Hi, I’ve implemented a multiagent version of connect 4 and i’m trying to train it with PPO through self-play.
At each turn the environment returns the observation and reward for the player that will move next.
The observations are:
the board configuration from the player point of view (for example if the player 1 sees the bottom row as [0,0,1,0,2,0,0], the player 2 will see it as [0,0,2,0,1,0,0]. I’ve done this in order to use self-play)
The action masking that I’ve used in my custom model to remove invalid actions.
After the last winning move, the environment return observations for both players: +1 for the winning player and -1 for the losing one. I’ve also randomized the start ( e.g. player 1 can start as the second player to move) so the player 1 will be able to see all possible board configurations.
The only policy that is learning is the player 1 policy.
I’ve tried to implement self-play by using past versions of the player 1 as opponents. In my case, I have 5 opponent agents. The first opponent agent has the latest weights from player 1, the second opponent agent has the previous weights and so on. I’ve tried to update weights in 2 ways:
- Every N timestep.
- Everytime the player 1 defeats player 2 a certain number of time.

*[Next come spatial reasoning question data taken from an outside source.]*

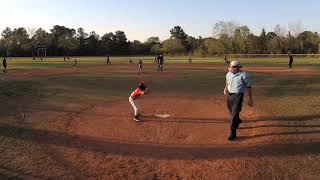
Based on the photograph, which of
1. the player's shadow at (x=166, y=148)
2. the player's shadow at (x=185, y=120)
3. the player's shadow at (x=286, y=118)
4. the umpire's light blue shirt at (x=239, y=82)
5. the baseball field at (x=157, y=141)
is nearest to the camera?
the baseball field at (x=157, y=141)

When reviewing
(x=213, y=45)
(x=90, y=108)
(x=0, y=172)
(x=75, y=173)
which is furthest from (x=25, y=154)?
(x=213, y=45)

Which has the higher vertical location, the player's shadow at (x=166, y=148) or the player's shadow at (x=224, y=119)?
the player's shadow at (x=224, y=119)

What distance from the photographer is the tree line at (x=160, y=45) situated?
100812mm

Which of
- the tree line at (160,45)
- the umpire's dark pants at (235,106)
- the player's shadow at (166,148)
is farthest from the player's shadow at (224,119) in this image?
the tree line at (160,45)

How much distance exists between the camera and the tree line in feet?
331

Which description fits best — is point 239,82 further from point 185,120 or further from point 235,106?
point 185,120

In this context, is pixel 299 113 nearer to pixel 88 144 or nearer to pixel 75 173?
pixel 88 144

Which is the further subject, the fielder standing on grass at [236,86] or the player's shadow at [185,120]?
the player's shadow at [185,120]

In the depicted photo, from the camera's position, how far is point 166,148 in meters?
9.28

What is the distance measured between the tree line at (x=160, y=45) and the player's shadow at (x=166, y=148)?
8742cm

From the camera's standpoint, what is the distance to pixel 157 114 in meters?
13.7

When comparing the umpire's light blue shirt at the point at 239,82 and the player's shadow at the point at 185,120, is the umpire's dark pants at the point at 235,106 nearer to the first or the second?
the umpire's light blue shirt at the point at 239,82


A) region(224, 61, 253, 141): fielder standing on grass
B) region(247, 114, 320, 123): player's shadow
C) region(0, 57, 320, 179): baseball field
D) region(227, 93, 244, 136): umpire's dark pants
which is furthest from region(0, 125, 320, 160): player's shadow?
region(247, 114, 320, 123): player's shadow

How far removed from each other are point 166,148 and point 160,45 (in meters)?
120
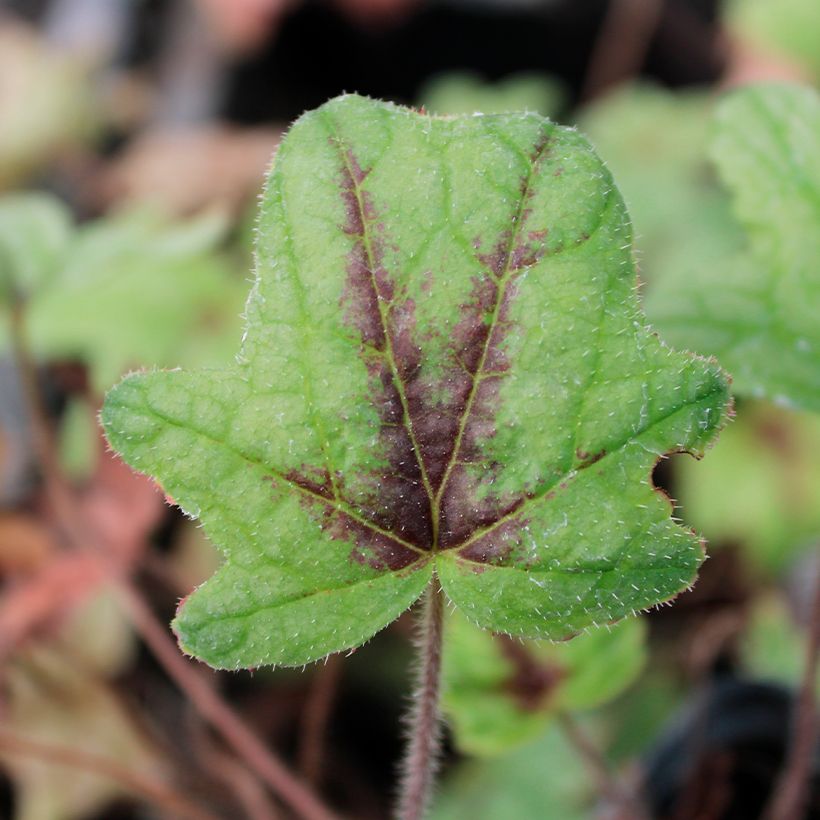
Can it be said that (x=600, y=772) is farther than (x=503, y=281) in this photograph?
Yes

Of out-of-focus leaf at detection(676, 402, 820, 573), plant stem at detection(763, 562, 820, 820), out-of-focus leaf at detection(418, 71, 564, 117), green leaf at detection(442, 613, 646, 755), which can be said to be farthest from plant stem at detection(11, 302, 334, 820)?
out-of-focus leaf at detection(418, 71, 564, 117)

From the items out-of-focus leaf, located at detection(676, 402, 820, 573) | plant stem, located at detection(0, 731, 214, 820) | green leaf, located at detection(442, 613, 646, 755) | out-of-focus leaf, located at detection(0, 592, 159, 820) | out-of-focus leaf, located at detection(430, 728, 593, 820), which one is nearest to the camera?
green leaf, located at detection(442, 613, 646, 755)

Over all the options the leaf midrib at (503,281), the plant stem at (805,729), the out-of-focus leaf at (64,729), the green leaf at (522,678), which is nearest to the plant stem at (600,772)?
the green leaf at (522,678)

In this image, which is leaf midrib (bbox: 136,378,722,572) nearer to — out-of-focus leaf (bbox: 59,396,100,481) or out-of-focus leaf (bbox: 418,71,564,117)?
out-of-focus leaf (bbox: 59,396,100,481)

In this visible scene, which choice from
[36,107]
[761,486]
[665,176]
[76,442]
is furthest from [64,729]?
[665,176]

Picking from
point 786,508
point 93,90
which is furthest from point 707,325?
point 93,90

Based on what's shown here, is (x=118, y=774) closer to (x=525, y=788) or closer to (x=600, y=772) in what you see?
(x=600, y=772)
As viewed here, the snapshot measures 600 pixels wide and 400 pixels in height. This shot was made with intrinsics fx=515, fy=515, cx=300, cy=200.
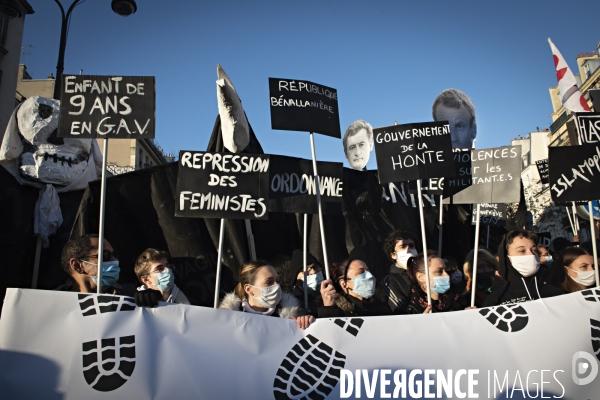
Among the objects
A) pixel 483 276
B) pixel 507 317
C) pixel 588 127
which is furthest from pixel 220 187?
pixel 588 127

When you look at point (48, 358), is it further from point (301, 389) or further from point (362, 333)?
point (362, 333)

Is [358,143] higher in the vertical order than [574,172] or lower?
higher

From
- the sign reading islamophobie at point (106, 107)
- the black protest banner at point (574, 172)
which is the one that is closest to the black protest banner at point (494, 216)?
the black protest banner at point (574, 172)

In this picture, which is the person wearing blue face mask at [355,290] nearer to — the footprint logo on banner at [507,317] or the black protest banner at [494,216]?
the footprint logo on banner at [507,317]

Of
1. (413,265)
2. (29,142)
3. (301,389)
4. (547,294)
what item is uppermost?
(29,142)

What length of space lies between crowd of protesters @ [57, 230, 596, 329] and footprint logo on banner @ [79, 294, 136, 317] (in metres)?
0.09

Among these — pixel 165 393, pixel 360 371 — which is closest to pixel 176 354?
pixel 165 393

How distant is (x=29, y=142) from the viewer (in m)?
6.10

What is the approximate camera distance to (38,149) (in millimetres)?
6105

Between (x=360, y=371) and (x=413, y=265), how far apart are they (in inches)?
67.5

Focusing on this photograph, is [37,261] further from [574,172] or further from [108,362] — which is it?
[574,172]

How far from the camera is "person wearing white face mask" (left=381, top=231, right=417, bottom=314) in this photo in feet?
15.9

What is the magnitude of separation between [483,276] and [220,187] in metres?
3.25

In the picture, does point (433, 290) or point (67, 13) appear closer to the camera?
point (433, 290)
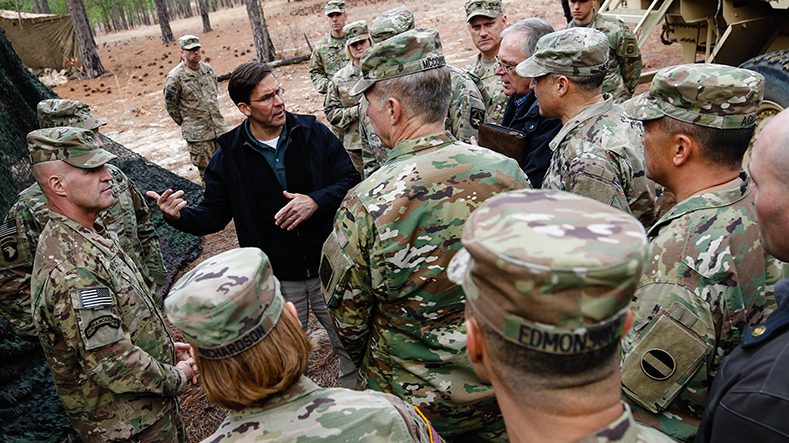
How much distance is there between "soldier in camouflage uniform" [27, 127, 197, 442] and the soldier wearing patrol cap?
2.21 meters

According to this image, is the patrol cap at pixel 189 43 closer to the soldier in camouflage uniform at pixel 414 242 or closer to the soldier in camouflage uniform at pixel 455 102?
the soldier in camouflage uniform at pixel 455 102

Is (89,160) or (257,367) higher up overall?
(89,160)

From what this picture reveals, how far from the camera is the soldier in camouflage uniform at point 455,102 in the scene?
4.11 metres

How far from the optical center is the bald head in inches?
50.8

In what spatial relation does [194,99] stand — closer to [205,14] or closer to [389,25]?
[389,25]

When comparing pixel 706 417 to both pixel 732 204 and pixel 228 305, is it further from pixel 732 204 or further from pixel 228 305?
pixel 228 305

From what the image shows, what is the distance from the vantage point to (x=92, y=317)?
209 cm

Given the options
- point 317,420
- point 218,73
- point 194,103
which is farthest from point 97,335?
point 218,73

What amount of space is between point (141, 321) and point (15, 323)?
1.55 meters

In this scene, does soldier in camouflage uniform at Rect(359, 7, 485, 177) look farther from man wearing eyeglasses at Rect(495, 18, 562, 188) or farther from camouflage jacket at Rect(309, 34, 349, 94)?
camouflage jacket at Rect(309, 34, 349, 94)

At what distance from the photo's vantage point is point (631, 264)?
2.63 feet

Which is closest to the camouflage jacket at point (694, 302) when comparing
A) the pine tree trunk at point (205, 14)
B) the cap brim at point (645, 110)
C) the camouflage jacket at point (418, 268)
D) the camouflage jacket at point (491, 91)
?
the cap brim at point (645, 110)

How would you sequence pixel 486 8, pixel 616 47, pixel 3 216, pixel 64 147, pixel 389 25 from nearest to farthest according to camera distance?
pixel 64 147 → pixel 3 216 → pixel 389 25 → pixel 486 8 → pixel 616 47

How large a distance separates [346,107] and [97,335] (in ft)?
13.0
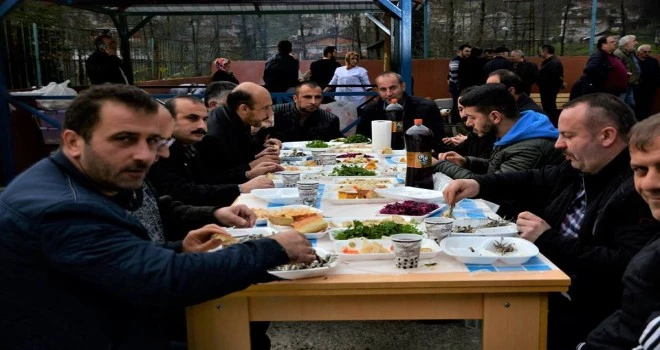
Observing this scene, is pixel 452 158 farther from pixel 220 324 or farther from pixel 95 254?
pixel 95 254

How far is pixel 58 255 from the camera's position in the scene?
1.36 metres

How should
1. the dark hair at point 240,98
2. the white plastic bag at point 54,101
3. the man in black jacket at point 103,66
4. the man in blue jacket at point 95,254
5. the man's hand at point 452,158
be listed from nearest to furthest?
the man in blue jacket at point 95,254 → the man's hand at point 452,158 → the dark hair at point 240,98 → the white plastic bag at point 54,101 → the man in black jacket at point 103,66

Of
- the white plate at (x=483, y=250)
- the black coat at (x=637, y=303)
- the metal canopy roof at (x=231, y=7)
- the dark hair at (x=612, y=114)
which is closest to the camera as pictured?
the black coat at (x=637, y=303)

The problem is that my first agent does not learn. I’ve used a minimax algorithm with depth 1 to evaluate the model, but after 10m steps it is still not able to achieve not even 50 win over 100.
When I’ve checked the tensorboard graph I’ve noticed that the player 1, after a short initial period, will beat the player 2 almost everytime (also right after i’ve updated the weights of player 2). Did i miss any important point in this implementation that could cause this problem?